Put the lines below into a numbered list, skipping any blank lines and leaving out the pictures.
━━━━━━━━
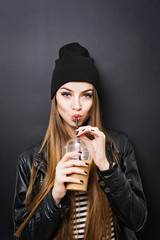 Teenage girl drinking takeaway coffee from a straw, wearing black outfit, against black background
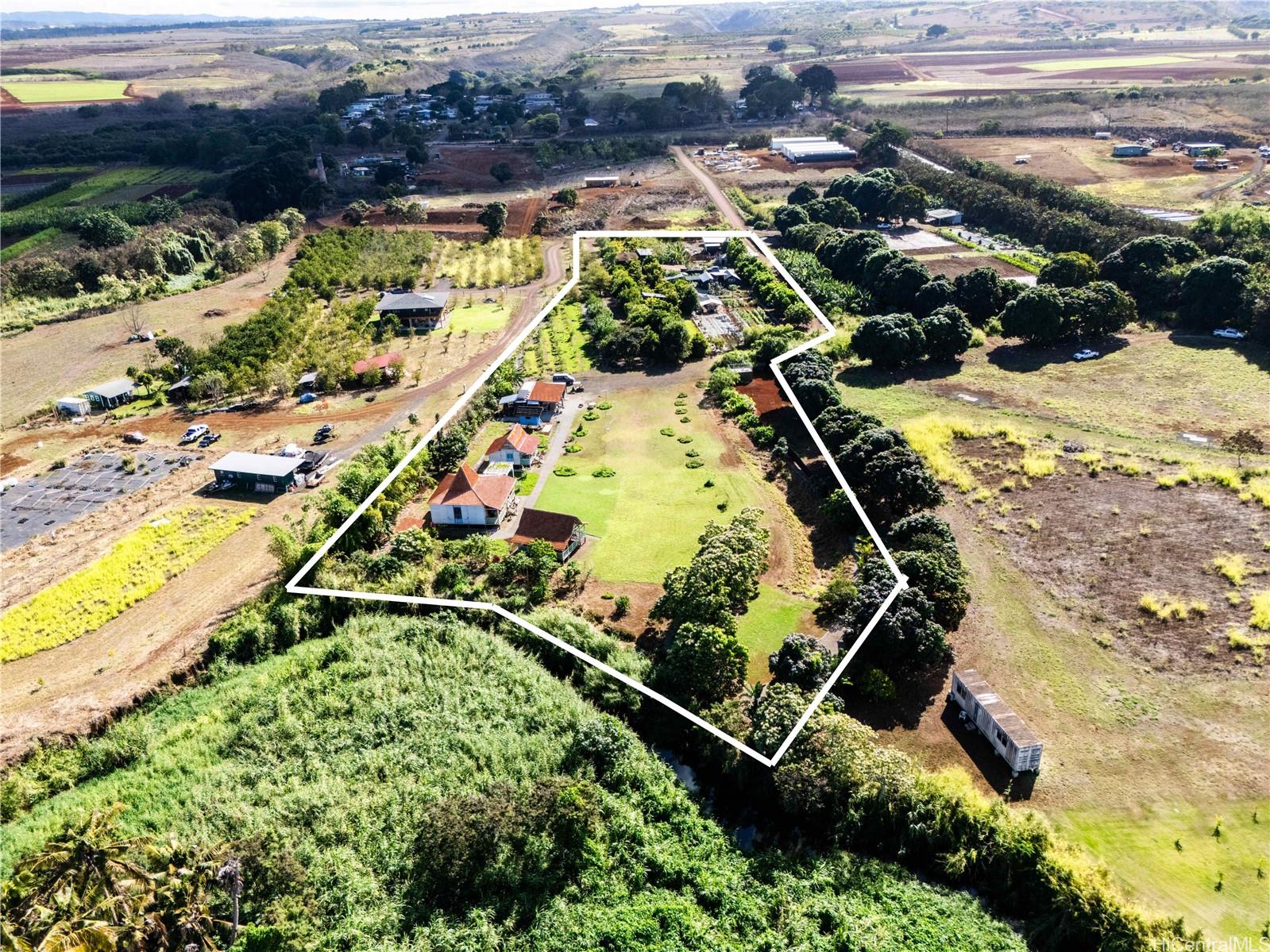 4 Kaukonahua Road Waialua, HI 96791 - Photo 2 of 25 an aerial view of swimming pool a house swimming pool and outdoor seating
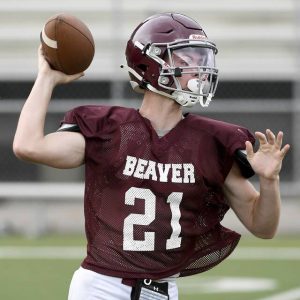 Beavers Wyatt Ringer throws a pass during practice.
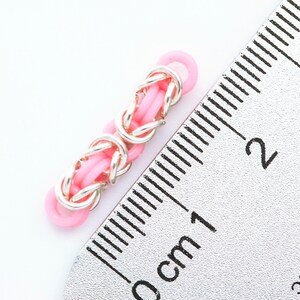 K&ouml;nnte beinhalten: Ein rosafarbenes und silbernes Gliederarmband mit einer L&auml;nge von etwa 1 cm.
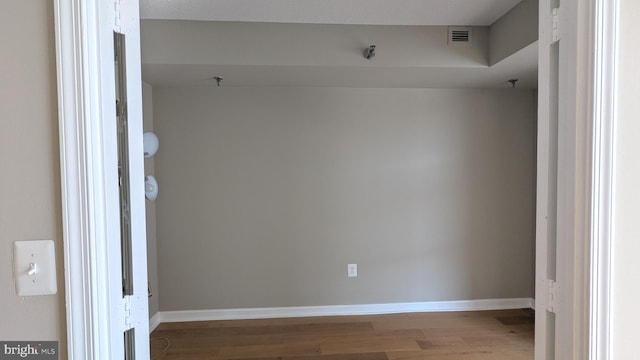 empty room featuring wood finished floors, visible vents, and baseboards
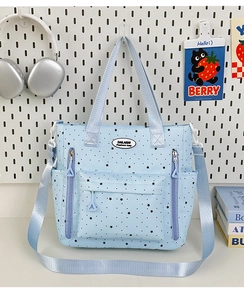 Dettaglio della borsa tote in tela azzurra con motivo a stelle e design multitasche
━━━━━━━━
- Solution -
1.  Teenage girl drinking takeaway coffee from a straw, wearing black outfit, against black background
2.  4 Kaukonahua Road Waialua, HI 96791 - Photo 2 of 25 an aerial view of swimming pool a house swimming pool and outdoor seating
3.  Beavers Wyatt Ringer throws a pass during practice.
4.  K&ouml;nnte beinhalten: Ein rosafarbenes und silbernes Gliederarmband mit einer L&auml;nge von etwa 1 cm.
5.  empty room featuring wood finished floors, visible vents, and baseboards
6.  Dettaglio della borsa tote in tela azzurra con motivo a stelle e design multitasche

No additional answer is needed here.